= Amaç =
Aşağıdaki materyalin tamamında "flower cluster" ifadesini "cluster of flowers" ile değiştirerek satırları yeniden yazınız; bunun dışındaki her şey aynen korunmalıdır. Resimleri cevaba dahil etmeyiniz.

= Veri Kümesi Girdileri =
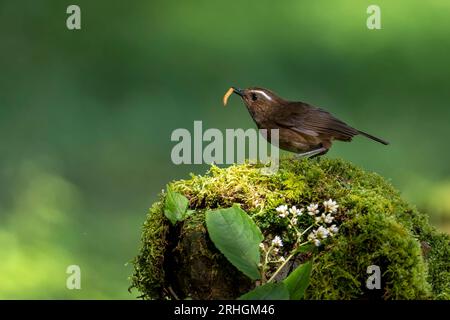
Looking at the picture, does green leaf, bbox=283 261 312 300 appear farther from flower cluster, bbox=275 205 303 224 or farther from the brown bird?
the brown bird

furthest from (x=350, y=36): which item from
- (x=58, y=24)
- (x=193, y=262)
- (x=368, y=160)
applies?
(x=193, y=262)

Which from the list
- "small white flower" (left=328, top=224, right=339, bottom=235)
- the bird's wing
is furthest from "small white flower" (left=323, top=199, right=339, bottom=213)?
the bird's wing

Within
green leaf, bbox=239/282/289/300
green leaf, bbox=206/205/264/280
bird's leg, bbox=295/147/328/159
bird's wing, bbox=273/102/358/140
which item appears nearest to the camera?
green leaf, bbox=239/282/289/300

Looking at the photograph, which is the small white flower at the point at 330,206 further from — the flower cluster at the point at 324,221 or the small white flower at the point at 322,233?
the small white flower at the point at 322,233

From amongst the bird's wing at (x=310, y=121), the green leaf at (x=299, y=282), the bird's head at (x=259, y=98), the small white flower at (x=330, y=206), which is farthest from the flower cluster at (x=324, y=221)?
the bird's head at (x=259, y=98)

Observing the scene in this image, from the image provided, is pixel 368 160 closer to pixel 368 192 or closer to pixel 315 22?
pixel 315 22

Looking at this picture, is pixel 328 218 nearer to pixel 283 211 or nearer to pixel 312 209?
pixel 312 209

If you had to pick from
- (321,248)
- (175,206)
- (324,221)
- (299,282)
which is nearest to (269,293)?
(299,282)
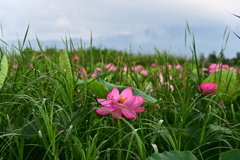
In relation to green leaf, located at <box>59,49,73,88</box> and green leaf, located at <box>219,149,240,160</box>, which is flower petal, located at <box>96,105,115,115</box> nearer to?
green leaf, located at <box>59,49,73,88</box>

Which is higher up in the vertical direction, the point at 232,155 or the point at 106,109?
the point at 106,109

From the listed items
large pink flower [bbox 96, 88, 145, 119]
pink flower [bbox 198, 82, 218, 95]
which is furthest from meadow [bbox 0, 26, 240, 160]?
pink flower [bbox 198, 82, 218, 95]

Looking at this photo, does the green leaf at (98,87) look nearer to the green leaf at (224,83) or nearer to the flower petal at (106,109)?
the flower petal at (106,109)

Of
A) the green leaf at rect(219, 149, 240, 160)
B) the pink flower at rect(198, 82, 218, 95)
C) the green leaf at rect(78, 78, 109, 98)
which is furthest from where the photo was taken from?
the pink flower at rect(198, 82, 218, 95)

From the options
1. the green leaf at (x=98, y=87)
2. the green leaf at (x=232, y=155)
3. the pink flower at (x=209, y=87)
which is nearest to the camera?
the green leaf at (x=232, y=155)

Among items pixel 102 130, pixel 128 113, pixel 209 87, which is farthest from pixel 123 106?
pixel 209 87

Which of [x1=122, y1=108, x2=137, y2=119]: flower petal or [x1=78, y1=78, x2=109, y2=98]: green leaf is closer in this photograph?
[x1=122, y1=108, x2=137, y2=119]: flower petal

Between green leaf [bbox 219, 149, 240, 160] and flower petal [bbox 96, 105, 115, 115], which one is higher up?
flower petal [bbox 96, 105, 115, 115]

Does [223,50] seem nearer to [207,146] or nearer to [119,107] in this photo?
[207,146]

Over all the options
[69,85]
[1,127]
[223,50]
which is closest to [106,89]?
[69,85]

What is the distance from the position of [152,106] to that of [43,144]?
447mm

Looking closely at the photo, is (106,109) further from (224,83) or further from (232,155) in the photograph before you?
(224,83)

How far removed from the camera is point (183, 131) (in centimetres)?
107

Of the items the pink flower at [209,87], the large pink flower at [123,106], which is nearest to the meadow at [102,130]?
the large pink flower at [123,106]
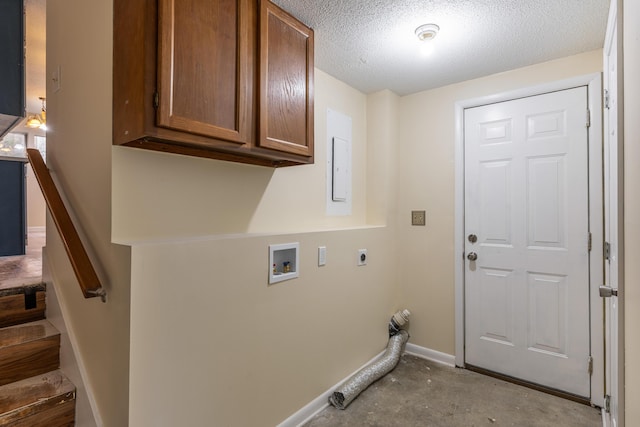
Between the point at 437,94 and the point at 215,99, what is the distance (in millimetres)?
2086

= Görev Sonucu =
Looking at the picture, does green leaf, bbox=283 261 312 300 appear farther from cluster of flowers, bbox=275 205 303 224 or farther from the brown bird?
the brown bird

furthest from (x=350, y=36): which item from
- (x=58, y=24)
- (x=193, y=262)
- (x=368, y=160)
applies?
(x=193, y=262)

Which from the list
- "small white flower" (left=328, top=224, right=339, bottom=235)
- the bird's wing
is furthest from "small white flower" (left=323, top=199, right=339, bottom=213)?
the bird's wing

Within
green leaf, bbox=239/282/289/300
green leaf, bbox=206/205/264/280
bird's leg, bbox=295/147/328/159
bird's wing, bbox=273/102/358/140
which item appears nearest to the camera?
green leaf, bbox=239/282/289/300

Looking at the photograph, which is the small white flower at the point at 330,206 further from — the cluster of flowers at the point at 324,221 or the small white flower at the point at 322,233?
the small white flower at the point at 322,233

From amongst the bird's wing at (x=310, y=121), the green leaf at (x=299, y=282), the bird's head at (x=259, y=98), the small white flower at (x=330, y=206), which is farthest from the cluster of flowers at (x=324, y=221)?
the bird's head at (x=259, y=98)

Observing the scene in this image, from the image provided, is pixel 368 160 closer to pixel 368 192 or closer to pixel 315 22?
pixel 315 22

Looking at this picture, is pixel 328 218 nearer to pixel 283 211 or nearer to pixel 312 209?
pixel 312 209

If you had to pick from
- (321,248)
- (175,206)
- (324,221)
- (299,282)
which is nearest to (269,293)?
(299,282)
In relation to green leaf, located at <box>59,49,73,88</box> and green leaf, located at <box>219,149,240,160</box>, which is flower petal, located at <box>96,105,115,115</box> nearer to?
green leaf, located at <box>59,49,73,88</box>

Which is higher up in the vertical direction, the point at 232,155 or the point at 106,109?
the point at 106,109

From the listed items
large pink flower [bbox 96, 88, 145, 119]
pink flower [bbox 198, 82, 218, 95]
which is furthest from meadow [bbox 0, 26, 240, 160]?
pink flower [bbox 198, 82, 218, 95]

Looking at this photo, does the green leaf at (98,87) look nearer to the green leaf at (224,83) or nearer to the flower petal at (106,109)?
the flower petal at (106,109)

Of
A) the green leaf at rect(219, 149, 240, 160)
B) the pink flower at rect(198, 82, 218, 95)
C) the green leaf at rect(78, 78, 109, 98)
which is furthest from where the photo was taken from?
the pink flower at rect(198, 82, 218, 95)

From the options
1. the green leaf at (x=98, y=87)
2. the green leaf at (x=232, y=155)
3. the pink flower at (x=209, y=87)
which is nearest to the camera?
the green leaf at (x=232, y=155)

Among items pixel 102 130, pixel 128 113, pixel 209 87, which is farthest from pixel 123 106?
pixel 209 87

Which of [x1=122, y1=108, x2=137, y2=119]: flower petal or [x1=78, y1=78, x2=109, y2=98]: green leaf is closer in this photograph?
[x1=122, y1=108, x2=137, y2=119]: flower petal

Between green leaf [bbox 219, 149, 240, 160] and flower petal [bbox 96, 105, 115, 115], which one is higher up?
flower petal [bbox 96, 105, 115, 115]

Does [223,50] seem nearer to [207,146] or nearer to [119,107] in this photo?
[207,146]

Over all the options
[69,85]
[1,127]
[223,50]
which is closest to [106,89]?
[69,85]

What is the distance from the position of [152,106] to that of [43,144]?
447mm

Looking closely at the photo, is (106,109) further from (224,83) or further from (232,155) in the photograph before you?
(224,83)

How far removed from the camera is point (183, 131) (in centimetres)?
107

Of the items the pink flower at [209,87], the large pink flower at [123,106], which is nearest to the meadow at [102,130]?
the large pink flower at [123,106]
Between the point at 437,94 and the point at 215,99, what is the distance (in millimetres)?
2086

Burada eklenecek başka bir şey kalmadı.